** Extracto del documento **
————

En Santa Lucía piden una calle para salir del olvido

En una reunión con concejales los vecinos del barrio de Cerrito al 7500 reclamaron la apertura del barrio y mejoras en seguridad.
Los vecinos del barrio Santa Lucía (Cerrito al 7500) dieron otro paso para poner en agenda pública sus problemáticas. En una reunión con concejales de la comisión de Seguridad Pública y Comunitaria expresaron los conflictos que los aquejan en materia de seguridad, pero también necesidades de organización urbana, contención social y servicios: reclaman desde el ingreso de colectivos hasta la apertura de una calle que saque al sector del aislamiento.

La lista de temas quedó en carpeta para un próximo encuentro, en febrero, con autoridades municipales y del gobierno provincial. "Es necesaria una intervención urgente. Donde tocás, aparece una falencia. Queremos que se sumen todos los agentes del Estado involucrados para llenar ese vacío", dijo tras el encuentro el concejal justicialista Osvaldo Miatello, quien destacó "el trabajo de comunicación entre instituciones oficiales y ONG's" que comenzó a articularse en el barrio.

La reunión se hizo el jueves pasado en el centro de salud de Santa Lucía. Participaron, además, el edil socialista Alberto Cortés, miembros de una organización que trabaja en violencia familiar, dos agentes de la Guardia Urbana Municipal, vecinos y responsables de una escuela de fútbol infantil.

————

** Sección de datos **
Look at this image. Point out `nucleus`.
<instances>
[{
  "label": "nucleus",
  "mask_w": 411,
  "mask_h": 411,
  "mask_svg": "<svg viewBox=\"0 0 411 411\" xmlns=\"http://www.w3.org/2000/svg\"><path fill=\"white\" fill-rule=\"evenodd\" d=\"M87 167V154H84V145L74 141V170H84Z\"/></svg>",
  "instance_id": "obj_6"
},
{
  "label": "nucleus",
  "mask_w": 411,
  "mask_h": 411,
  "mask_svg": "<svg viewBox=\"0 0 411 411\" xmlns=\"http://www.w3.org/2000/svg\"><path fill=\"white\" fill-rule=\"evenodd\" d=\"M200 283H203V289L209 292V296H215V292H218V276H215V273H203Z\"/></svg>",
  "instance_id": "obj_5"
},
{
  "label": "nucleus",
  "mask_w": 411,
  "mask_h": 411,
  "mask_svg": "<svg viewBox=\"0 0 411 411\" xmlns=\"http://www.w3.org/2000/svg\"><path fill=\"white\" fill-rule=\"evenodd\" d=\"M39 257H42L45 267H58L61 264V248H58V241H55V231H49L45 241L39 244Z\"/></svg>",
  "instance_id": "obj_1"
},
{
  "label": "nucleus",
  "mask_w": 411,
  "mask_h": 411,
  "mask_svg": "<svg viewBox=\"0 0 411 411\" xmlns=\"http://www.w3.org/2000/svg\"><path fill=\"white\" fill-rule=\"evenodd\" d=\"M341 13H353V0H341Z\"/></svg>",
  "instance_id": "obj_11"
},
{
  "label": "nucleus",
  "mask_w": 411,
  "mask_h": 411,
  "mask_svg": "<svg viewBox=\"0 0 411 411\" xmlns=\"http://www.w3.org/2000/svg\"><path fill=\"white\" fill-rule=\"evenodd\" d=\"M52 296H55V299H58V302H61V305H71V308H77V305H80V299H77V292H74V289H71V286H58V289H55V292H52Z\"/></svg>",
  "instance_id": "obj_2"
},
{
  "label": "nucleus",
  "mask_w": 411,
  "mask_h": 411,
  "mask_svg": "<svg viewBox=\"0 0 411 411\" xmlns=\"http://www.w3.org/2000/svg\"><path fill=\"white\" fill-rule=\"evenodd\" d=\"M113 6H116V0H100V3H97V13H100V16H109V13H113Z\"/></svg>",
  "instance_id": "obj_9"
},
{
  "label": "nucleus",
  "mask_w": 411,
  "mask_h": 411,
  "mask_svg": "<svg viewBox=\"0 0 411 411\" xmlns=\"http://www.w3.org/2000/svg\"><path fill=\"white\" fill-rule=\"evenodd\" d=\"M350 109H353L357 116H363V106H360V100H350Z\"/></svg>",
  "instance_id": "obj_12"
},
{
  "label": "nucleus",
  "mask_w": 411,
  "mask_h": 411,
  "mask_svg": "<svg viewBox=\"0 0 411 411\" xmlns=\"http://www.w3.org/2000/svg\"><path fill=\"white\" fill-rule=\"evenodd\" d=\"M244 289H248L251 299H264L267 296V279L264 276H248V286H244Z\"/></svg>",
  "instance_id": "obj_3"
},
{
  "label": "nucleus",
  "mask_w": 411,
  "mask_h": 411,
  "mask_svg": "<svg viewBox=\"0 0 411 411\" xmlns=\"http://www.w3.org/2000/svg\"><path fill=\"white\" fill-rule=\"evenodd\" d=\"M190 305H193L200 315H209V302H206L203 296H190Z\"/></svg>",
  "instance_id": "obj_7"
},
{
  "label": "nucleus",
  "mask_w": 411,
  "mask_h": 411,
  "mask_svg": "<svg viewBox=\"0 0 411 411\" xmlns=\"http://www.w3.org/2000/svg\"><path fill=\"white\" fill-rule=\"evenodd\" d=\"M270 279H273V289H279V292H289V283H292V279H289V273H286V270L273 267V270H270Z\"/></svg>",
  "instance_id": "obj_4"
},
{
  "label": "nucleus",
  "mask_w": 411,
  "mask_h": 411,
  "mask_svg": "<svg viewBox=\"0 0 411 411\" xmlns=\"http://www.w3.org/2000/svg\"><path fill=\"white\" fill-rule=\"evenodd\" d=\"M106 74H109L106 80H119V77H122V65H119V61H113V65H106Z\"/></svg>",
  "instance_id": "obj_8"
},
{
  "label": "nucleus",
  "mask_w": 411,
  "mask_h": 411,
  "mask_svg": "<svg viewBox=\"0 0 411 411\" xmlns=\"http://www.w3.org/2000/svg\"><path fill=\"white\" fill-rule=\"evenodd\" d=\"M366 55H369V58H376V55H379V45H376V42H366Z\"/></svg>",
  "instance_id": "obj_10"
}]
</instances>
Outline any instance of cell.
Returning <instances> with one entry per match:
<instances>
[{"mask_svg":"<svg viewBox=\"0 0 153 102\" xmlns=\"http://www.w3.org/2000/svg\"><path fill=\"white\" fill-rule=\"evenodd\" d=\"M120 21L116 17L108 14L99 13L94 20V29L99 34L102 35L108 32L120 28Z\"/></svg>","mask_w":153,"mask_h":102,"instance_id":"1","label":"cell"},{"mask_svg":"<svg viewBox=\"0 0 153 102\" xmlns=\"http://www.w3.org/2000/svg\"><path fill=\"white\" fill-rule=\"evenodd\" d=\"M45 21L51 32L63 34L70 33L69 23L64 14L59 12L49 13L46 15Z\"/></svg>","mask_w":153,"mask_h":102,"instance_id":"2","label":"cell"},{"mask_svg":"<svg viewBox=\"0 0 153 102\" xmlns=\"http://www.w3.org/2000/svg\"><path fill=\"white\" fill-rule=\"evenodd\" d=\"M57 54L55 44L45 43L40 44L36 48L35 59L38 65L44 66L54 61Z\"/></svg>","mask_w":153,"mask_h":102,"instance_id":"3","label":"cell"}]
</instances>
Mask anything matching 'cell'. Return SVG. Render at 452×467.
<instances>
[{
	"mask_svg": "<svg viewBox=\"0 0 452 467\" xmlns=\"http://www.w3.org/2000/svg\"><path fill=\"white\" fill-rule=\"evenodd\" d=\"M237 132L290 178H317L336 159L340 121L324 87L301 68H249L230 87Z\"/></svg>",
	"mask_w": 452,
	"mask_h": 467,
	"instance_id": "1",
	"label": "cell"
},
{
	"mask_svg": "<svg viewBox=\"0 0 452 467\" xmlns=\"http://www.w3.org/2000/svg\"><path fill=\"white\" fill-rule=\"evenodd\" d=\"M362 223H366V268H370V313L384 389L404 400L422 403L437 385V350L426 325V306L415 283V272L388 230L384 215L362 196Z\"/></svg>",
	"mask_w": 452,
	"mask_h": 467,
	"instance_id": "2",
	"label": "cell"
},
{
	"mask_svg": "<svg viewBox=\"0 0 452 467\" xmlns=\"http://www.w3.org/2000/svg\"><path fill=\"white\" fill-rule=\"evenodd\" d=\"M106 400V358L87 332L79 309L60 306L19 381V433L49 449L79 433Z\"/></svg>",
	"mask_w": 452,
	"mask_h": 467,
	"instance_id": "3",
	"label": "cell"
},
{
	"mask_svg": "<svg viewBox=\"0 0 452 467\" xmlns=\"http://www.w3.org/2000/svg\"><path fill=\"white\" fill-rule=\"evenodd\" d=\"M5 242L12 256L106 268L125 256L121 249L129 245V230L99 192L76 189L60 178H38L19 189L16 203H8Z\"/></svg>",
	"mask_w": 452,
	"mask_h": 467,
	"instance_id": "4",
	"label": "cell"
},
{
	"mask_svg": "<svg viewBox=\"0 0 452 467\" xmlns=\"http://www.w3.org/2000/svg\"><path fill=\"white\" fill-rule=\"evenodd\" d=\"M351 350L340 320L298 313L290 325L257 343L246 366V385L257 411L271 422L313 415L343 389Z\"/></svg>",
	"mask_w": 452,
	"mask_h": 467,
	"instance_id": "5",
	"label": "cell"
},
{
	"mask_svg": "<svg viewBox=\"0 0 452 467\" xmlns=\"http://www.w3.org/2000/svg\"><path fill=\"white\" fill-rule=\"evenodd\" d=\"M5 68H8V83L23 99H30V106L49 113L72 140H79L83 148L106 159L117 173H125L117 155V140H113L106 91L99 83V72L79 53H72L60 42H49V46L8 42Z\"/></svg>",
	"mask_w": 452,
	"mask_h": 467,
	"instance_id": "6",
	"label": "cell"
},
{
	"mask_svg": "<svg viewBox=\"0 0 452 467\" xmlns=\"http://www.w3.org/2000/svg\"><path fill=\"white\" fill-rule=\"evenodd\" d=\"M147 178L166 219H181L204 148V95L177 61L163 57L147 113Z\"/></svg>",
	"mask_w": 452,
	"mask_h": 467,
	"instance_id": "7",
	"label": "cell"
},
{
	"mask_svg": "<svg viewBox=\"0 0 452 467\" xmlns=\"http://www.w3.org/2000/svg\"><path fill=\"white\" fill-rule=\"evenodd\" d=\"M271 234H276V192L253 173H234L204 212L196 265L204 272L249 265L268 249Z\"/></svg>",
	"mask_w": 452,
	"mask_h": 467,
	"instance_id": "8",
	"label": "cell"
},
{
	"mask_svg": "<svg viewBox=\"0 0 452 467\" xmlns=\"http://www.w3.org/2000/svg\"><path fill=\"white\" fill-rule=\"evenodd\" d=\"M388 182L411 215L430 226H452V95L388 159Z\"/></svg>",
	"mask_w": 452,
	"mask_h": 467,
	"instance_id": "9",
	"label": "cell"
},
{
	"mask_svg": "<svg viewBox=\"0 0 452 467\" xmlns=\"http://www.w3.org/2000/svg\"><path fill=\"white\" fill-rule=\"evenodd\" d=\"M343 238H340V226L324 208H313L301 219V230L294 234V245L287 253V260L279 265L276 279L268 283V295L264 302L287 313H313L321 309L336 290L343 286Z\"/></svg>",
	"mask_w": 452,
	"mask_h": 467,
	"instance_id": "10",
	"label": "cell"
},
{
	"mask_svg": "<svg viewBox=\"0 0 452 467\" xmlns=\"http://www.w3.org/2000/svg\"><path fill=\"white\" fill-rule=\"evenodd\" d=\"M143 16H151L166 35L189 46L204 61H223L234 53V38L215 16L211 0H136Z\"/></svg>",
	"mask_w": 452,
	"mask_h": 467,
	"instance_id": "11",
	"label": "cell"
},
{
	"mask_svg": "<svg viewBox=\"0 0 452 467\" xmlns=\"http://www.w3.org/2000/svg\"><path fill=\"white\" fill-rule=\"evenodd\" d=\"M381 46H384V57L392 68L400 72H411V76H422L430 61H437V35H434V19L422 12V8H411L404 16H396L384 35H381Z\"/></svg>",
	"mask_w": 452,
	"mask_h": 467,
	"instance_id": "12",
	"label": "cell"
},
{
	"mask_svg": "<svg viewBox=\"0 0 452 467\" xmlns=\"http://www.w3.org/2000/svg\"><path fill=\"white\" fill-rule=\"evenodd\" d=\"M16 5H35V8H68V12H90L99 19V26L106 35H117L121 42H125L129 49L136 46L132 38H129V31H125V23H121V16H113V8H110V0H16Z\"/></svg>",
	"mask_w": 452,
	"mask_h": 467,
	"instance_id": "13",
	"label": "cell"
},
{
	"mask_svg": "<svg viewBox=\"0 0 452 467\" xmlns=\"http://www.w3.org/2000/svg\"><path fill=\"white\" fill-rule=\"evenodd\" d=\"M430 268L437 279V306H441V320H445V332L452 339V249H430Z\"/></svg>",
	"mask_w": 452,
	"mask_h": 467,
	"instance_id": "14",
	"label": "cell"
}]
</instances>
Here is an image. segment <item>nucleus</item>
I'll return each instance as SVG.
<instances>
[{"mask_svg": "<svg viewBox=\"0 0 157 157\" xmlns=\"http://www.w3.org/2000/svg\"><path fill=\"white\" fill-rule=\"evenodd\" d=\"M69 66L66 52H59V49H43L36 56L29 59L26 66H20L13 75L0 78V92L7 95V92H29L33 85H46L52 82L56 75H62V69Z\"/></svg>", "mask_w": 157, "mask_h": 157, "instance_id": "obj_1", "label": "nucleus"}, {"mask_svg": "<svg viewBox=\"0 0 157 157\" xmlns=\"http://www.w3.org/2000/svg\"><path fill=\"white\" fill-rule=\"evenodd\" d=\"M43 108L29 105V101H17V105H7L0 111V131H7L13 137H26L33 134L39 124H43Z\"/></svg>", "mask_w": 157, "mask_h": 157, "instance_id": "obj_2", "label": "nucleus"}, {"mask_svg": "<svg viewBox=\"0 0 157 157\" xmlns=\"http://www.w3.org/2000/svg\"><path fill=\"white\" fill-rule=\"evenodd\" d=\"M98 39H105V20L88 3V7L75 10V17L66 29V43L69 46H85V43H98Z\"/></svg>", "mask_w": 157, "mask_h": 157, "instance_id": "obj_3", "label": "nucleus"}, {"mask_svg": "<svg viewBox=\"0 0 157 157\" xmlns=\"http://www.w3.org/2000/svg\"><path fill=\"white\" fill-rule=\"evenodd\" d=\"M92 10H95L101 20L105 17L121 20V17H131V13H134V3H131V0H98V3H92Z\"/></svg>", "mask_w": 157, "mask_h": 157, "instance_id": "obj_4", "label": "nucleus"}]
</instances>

————

** Instrucciones **
a - Responda, según la nota sobre el barrio Santa Lucía:
(i) ¿A qué altura de Cerrito se encuentra el barrio?
(ii) ¿En qué mes se prevé el próximo encuentro con autoridades municipales y del gobierno provincial?
(iii) ¿En qué lugar se hizo la reunión?
b - Retome la nota sobre el barrio Santa Lucía y continúela a partir de su última oración.

** Respuestas numeradas **
a -
(i) Al 7500.
(ii) En febrero.
(iii) En el centro de salud de Santa Lucía.

b -
La seguridad fue una clara demanda de los vecinos, aunque no la única. La situación de tensión que se vive allí a partir de disputas entre bandas, una de ellas del vecino barrio Las Palmeras, se plasmó en septiembre pasado cuando la escuela Nº 1.387 suspendió las clases por dos días, ante el planteo de una decena de padres porque los chicos sufrían amenazas camino a clases.

En ese sentido, Noris Piclu, integrante de la vecinal, contó ayer que las irrupciones a tiros vuelven cuando se relajan los controles policiales. Dos días atrás, según dijo, los chicos de un taller de kung fu debieron quedarse a resguardo porque sonaron disparos justo en el horario de salida.

Frente a este panorama, sus habitantes no reclaman intervenciones de saturación policial sino un abordaje más complejo. "Quieren que se instale un destacamento porque la subcomisaría 22ª tiene dificultades de acceso, pero también piden más control hacia la actividad policial", señaló Miatello.

Los vecinos afirman haber denunciado en Tribunales y en la Secretaría de Derechos Humanos de la provincia situaciones de corrupción policial y abuso de autoridad a grupos de jóvenes.

Así, en materia de gestión de seguridad requieren que además se "regularice la recepción de denuncias en la subcomisaría".

El barrio está prácticamente aislado al oeste de la Circunvalación y tres cuadras al sur de la autopista a Córdoba. Tiene un único ingreso por Cerrito al 7500. En cuestiones de urbanización los vecinos piden la apertura de calle Donado (aprobada en los presupuestos participativos de 2008 y 2009), que mejore la frecuencia de la línea 153 negra y que ingresen de noche el 120 y el 122.

También gestionan la cesión de un terreno de la Dirección Provincial de la Vivienda para instalar allí un club, una vecinal y una biblioteca que funciona en una casa particular. Por todo eso, los concejales convocarán a autoridades municipales y de la provincia a una reunión prevista para el 15 de febrero.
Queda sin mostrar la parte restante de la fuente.